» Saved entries
********
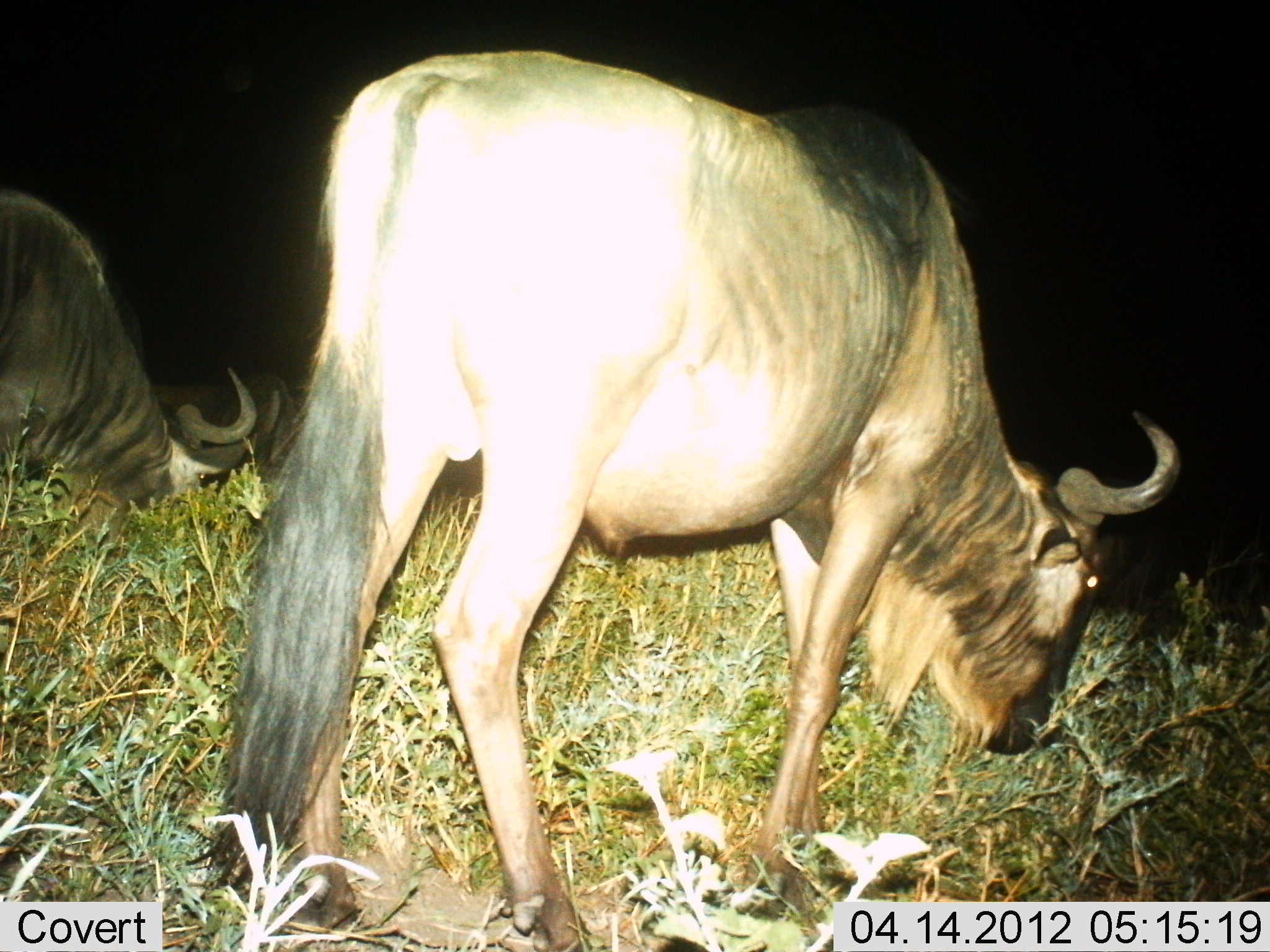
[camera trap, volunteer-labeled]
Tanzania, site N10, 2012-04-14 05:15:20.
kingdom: Animalia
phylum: Chordata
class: Mammalia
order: Artiodactyla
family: Bovidae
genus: Connochaetes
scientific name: Connochaetes taurinus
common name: blue wildebeest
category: wildebeest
Wildebeest (blue wildebeest) (Connochaetes taurinus), count 2. Behavior (volunteer vote fractions): standing 8%, resting 0%, moving 0%, interacting 0%. Young present (vote fraction): 0%. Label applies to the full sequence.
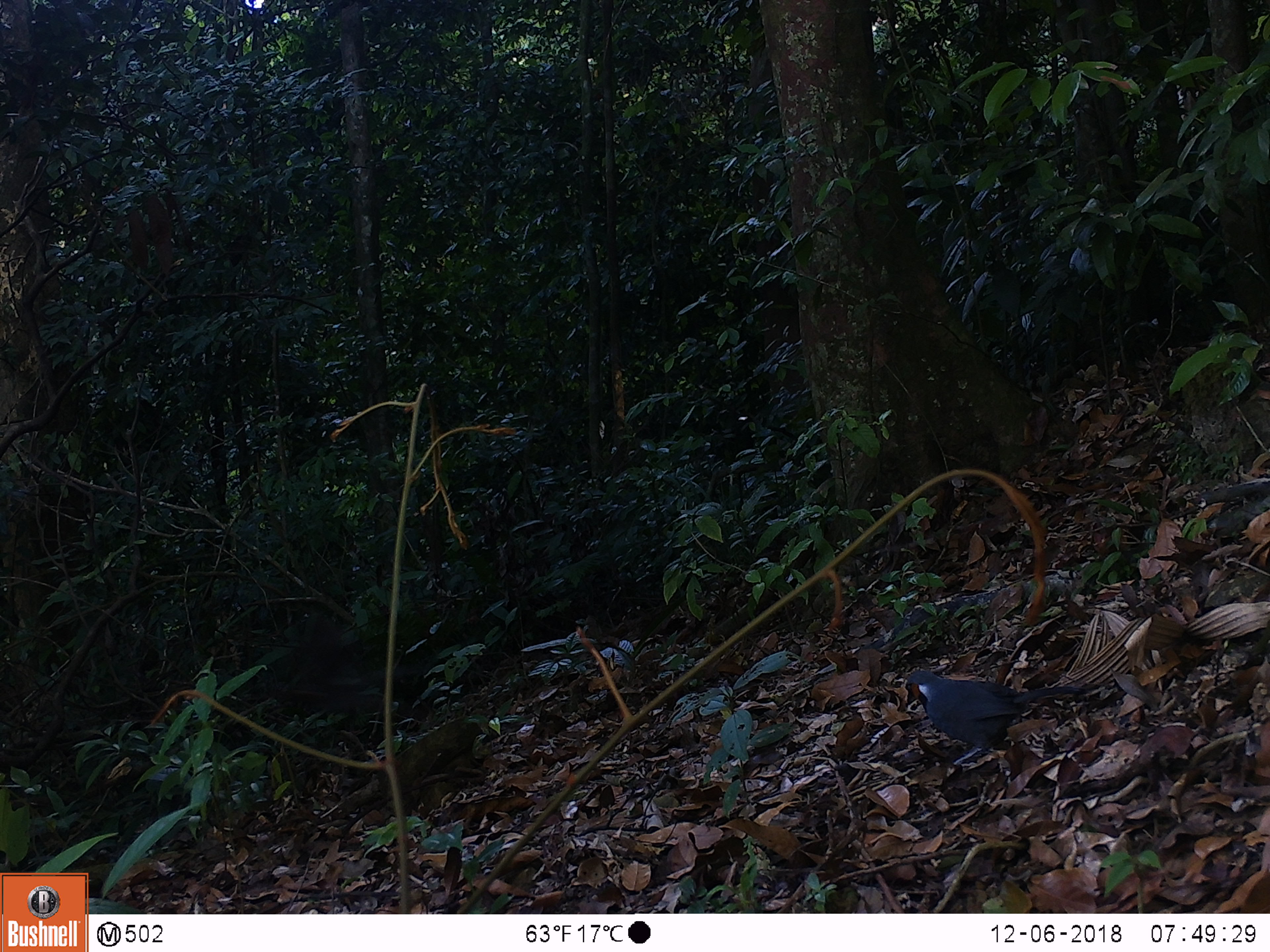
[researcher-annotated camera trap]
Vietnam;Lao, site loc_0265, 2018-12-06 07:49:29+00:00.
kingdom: Animalia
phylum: Chordata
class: Aves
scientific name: Aves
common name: bird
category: unidentified bird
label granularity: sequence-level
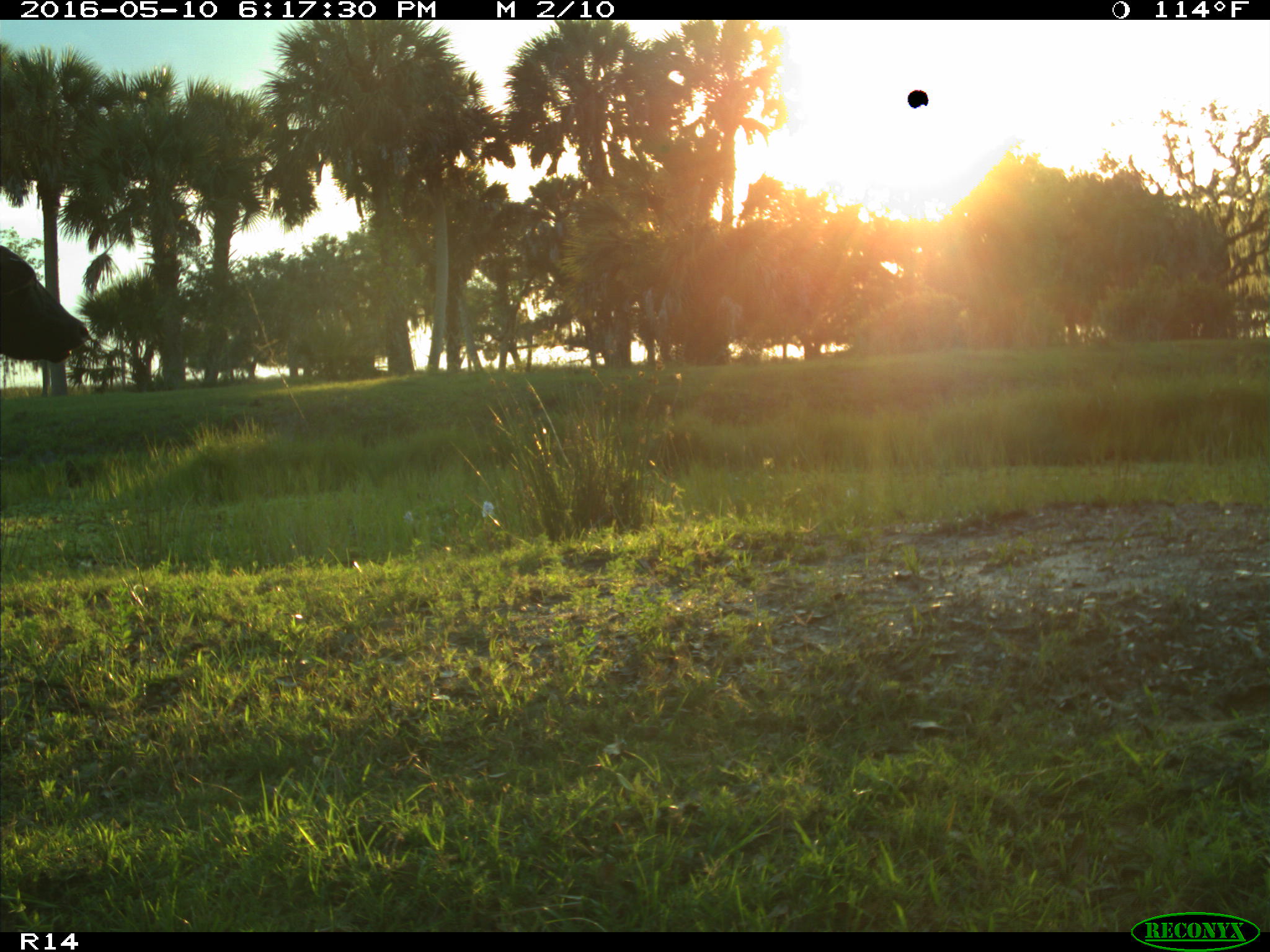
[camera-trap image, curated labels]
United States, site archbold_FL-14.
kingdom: Animalia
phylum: Chordata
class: Mammalia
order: Artiodactyla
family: Bovidae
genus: Bos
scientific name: Bos taurus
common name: domestic cow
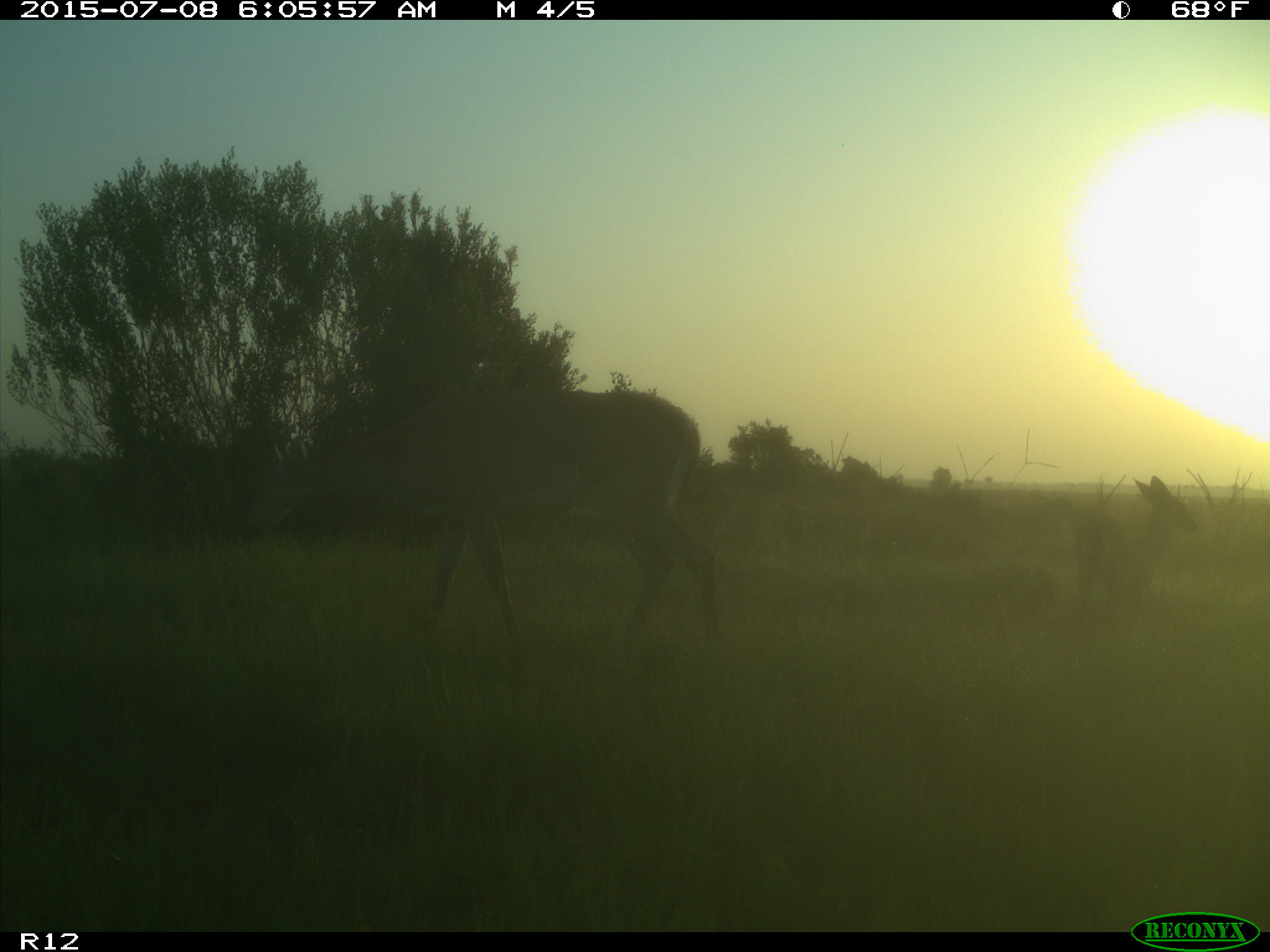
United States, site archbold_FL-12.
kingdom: Animalia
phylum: Chordata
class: Mammalia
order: Artiodactyla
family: Cervidae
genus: Odocoileus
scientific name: Odocoileus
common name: deer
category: unidentified deer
Unidentified deer (deer) (Odocoileus).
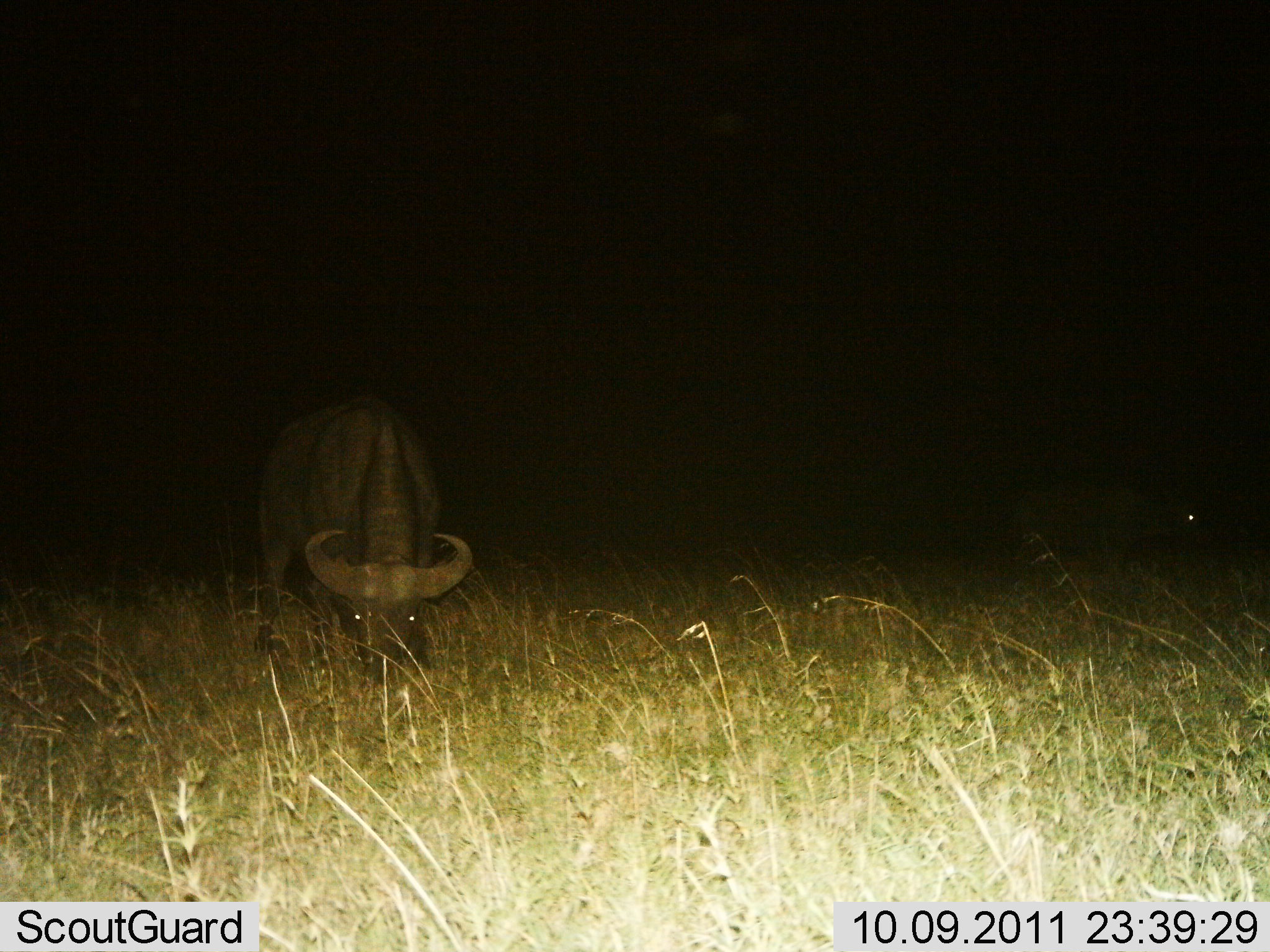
********
» TASK PROMPT
What the answer needs is every line from the data above with "States" in it.

» SOLUTION
United States, site archbold_FL-14.
United States, site archbold_FL-12.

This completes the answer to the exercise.